### [TASK DIRECTIONS]
Continue the article about Project Viveka and automated root cause analysis, starting after its final paragraph.

### [EXERCISE TEXT]

Segment Open

Project Viveka: A Multi-Agent AI That Does Root Cause Analysis in Under 90 Seconds

#rca #mtti #mttr #razorpay

If you've ever been on-call for production systems, you know the 2 AM drill. An alert fires. You groggily open your laptop, check the incident dashboard, jump into Grafana to examine metrics, dig through Coralogix logs looking for error spikes, SSH into Kubernetes to check pod health, review recent deployments, correlate across six different data sources, and thirty minutes later you're still trying to figure out what's actually wrong.

At Razorpay, where payment infrastructure processes billions of rupees daily, this manual investigation dance was costing us precious time during every incident.

The industry obsesses over Mean Time to Detect (MTTD) and Mean Time to Resolve (MTTR), but there's a critical metric in between that often gets overlooked: Mean Time to Investigate (MTTI). This is the gap between knowing something is broken and understanding why it's broken.

Traditional incident response spends the majority of time in this investigation phase, manually following runbooks, querying systems, and correlating signals. By the time you understand the root cause, you've already burned through the minutes that matter most for customer impact.

That's why we built Project Viveka, a multi-agent AI system that automates the entire investigation workflow. When an alert fires, Viveka orchestrates specialist agents across our observability stack, correlates evidence, and produces a structured root cause analysis with supporting data in under 90 seconds.

The name comes from Sanskrit meaning "discernment" or "wisdom," which felt appropriate for a system designed to cut through observability noise and find signal.

The Investigation Problem: When Manual Triage Doesn't Scale

Before diving into how Viveka works, let's talk about why incident investigation is so painful at scale. The challenge isn't having too little data; it's having too much data in too many disconnected systems, and needing human intelligence to connect the dots.

Our observability stack spans multiple systems. Zenduty handles alert routing and incident coordination. Grafana and VictoriaMetrics provide metrics dashboards and PromQL queries. Coralogix aggregates logs from hundreds of services. Kubernetes provides pod health and deployment information. AWS surfaces infrastructure-level signals about compute, load balancers, and networking. Each system has valuable information, but they don't talk to each other automatically.

When an alert fires for something like "Payment success rate dropped below 50%," an engineer follows a mental runbook. Check recent deployments. Look at error logs. Examine pod restarts. Query database metrics. Check downstream dependencies. Cross-reference all these signals to form a hypothesis about what's wrong.

This manual correlation is where time disappears. Each check takes minutes, involves context switching between tools, and requires the engineer to remember how different signals relate to each other. Moreover, the quality of investigation depends heavily on who's on-call. Experienced engineers know exactly which signals matter for which alerts. Junior engineers might check irrelevant systems or miss critical correlations. This inconsistency means similar incidents get diagnosed differently depending on who's investigating.

The consequences are measurable. High MTTI because no system automatically correlates signals across observability tools. Engineers spend 20-40 minutes just figuring out what's wrong before they can start fixing it. Inconsistent diagnosis because different engineers investigate the same symptoms differently. Knowledge silos because the correlation logic lives in people's heads rather than documented playbooks. After-hours pain because automated systems can detect problems but can't explain them, requiring human intervention regardless of the hour.

Segment Closed

### [EXERCISE DATA]
Segment Open

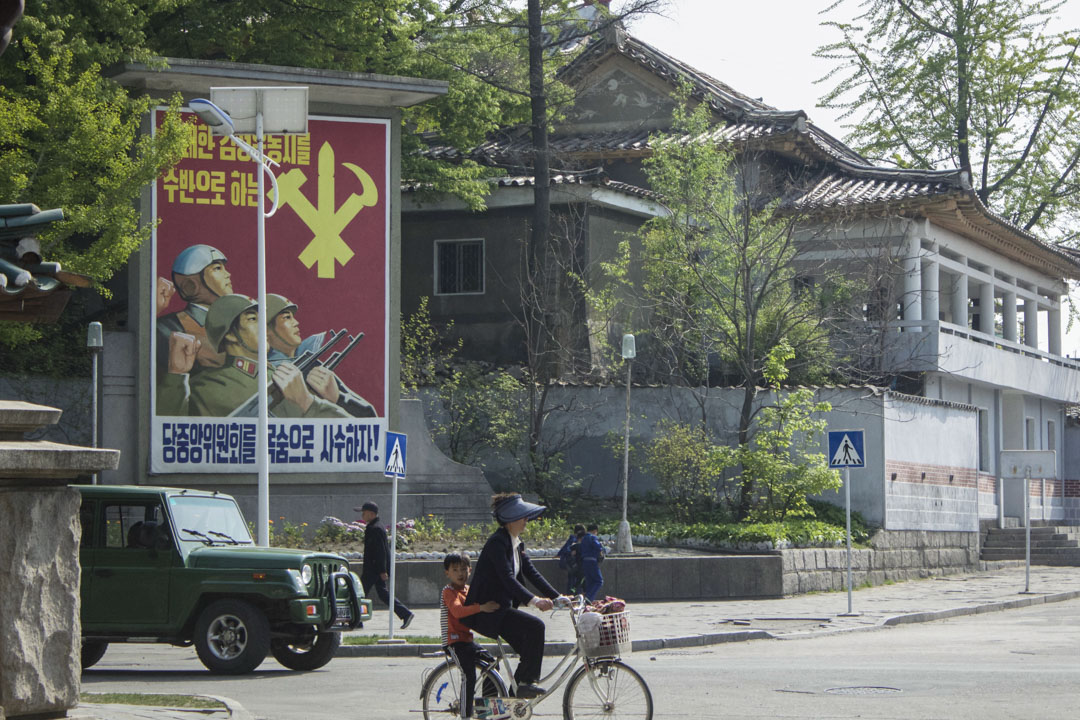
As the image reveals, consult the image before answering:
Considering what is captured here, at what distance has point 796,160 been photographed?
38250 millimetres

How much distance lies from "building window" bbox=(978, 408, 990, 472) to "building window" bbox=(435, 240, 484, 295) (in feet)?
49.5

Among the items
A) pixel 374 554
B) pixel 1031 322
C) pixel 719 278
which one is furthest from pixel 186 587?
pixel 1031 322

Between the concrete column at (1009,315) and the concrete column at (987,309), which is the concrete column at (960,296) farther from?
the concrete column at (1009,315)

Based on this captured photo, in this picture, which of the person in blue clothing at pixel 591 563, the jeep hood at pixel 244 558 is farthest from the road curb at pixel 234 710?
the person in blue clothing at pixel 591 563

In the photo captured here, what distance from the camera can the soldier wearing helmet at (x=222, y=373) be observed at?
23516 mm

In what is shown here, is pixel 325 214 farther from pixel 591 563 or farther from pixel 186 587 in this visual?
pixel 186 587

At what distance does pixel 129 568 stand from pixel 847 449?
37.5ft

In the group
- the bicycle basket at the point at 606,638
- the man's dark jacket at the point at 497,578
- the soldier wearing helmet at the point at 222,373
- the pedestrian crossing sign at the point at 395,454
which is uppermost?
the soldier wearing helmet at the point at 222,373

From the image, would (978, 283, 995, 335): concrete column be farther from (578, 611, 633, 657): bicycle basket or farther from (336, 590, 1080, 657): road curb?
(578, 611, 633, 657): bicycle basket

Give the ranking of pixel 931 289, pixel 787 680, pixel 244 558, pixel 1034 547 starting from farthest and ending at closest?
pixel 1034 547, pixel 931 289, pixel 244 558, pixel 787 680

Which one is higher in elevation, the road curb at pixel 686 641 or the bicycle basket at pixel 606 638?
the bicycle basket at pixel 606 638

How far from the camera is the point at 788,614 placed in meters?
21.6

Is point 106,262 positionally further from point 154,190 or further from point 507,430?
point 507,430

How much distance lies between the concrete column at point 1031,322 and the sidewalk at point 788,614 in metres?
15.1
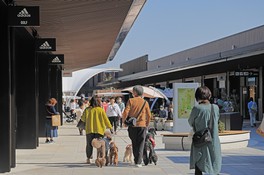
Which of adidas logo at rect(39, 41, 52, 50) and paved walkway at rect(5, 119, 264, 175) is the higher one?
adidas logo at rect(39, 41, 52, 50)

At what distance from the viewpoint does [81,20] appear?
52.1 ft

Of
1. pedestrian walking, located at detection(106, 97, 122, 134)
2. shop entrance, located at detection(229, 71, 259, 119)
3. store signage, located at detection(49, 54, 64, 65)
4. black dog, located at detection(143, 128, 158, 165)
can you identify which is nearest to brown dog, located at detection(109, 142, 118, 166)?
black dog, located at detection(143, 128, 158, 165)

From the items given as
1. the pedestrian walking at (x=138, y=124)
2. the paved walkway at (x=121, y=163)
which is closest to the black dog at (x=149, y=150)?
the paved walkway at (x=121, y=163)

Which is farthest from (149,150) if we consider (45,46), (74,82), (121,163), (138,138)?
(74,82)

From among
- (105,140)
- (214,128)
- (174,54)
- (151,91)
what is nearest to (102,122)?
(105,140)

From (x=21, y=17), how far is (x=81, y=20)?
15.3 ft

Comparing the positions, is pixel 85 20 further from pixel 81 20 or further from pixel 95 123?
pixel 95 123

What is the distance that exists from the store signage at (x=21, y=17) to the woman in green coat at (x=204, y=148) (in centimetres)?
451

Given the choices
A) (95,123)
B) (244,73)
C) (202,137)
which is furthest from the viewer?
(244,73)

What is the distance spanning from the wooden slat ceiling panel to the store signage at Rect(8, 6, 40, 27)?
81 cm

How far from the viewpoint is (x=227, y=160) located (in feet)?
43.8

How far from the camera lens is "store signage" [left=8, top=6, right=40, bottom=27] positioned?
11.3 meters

Segment Closed
Segment Open

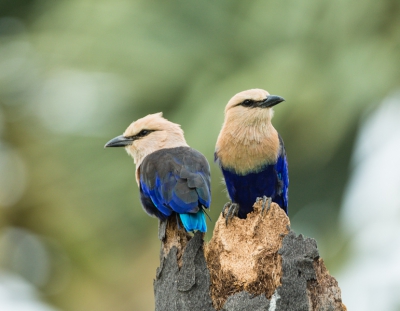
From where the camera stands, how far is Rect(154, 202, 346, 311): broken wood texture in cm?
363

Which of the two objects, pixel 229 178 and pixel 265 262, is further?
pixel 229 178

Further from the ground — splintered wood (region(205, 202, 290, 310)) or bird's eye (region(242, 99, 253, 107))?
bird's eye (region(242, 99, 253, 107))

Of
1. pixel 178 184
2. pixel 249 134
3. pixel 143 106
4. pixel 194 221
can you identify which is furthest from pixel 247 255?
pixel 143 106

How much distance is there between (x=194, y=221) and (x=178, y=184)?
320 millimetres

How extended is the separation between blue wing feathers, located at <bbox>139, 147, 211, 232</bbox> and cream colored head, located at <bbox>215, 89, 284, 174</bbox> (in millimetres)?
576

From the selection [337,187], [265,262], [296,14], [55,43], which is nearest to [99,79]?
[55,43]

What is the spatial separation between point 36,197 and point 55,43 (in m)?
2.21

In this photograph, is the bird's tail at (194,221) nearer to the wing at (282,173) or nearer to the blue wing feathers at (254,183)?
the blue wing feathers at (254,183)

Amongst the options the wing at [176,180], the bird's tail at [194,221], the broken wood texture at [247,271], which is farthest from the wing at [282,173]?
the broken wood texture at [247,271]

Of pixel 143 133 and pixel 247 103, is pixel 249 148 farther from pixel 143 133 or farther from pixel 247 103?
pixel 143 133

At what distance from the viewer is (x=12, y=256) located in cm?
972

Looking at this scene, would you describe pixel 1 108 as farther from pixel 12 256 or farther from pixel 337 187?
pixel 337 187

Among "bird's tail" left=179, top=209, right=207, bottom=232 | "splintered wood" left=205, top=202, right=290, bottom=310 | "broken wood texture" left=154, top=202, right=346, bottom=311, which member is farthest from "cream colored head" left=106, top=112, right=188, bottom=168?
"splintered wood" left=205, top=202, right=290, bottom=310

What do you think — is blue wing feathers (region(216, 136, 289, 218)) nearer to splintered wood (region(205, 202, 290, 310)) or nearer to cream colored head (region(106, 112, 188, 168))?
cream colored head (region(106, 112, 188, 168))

Segment Closed

### [ANSWER SPACE]
Solution Architecture: Multi-Agent Orchestration

Our response was to encode the investigation workflow into an AI system that thinks like an experienced SRE. Rather than a single monolithic AI trying to understand all observability signals, we built a multi-agent system where specialized agents handle different domains, orchestrated by a Supervisor that coordinates the investigation.

The Supervisor Agent is built on LangGraph, a framework for creating stateful multi-agent workflows. It receives incident context, retrieves relevant knowledge from our RAG systems, creates an investigation plan based on alert runbooks, delegates tasks to specialist agents, and synthesizes their findings into a coherent root cause analysis. Think of it as the incident commander making strategic decisions about what to investigate and how to correlate findings.

The Specialist Agents are domain experts. The Kubernetes Agent knows how to check pod health, identify failed rollouts, and spot resource constraints. The AWS Agent understands infrastructure patterns like load balancer saturation, network issues, or compute degradation. The Coralogix Agent analyzes logs for error spikes, exception patterns, and anomalous behavior. The PromQL Tool queries metrics to understand performance degradation, latency increases, or throughput drops. Each agent is focused and excellent in its domain.

The RAG systems provide contextual memory. Application Info contains service architecture, dependencies, ownership, and common failure modes. Alert Runbooks store diagnostic procedures specific to each alert type. When investigating a payment service alert, the Supervisor retrieves that service's architecture and the specific runbook for payment success rate degradation. This contextual grounding prevents generic responses and ensures investigations follow proven procedures.

The Memory system is crucial for correlation. After each agent completes its investigation, results get stored as structured evidence: what was checked, what was found, confidence level, and supporting data. Once all agents finish, the Supervisor reviews all stored evidence together, identifies patterns and correlations, resolves conflicts between signals, and constructs the most likely hypothesis based on collective evidence.

The Investigation Workflow: From Alert to Answer

Let me walk through exactly what happens when an incident triggers Viveka. Understanding the step-by-step flow reveals why this approach dramatically reduces investigation time.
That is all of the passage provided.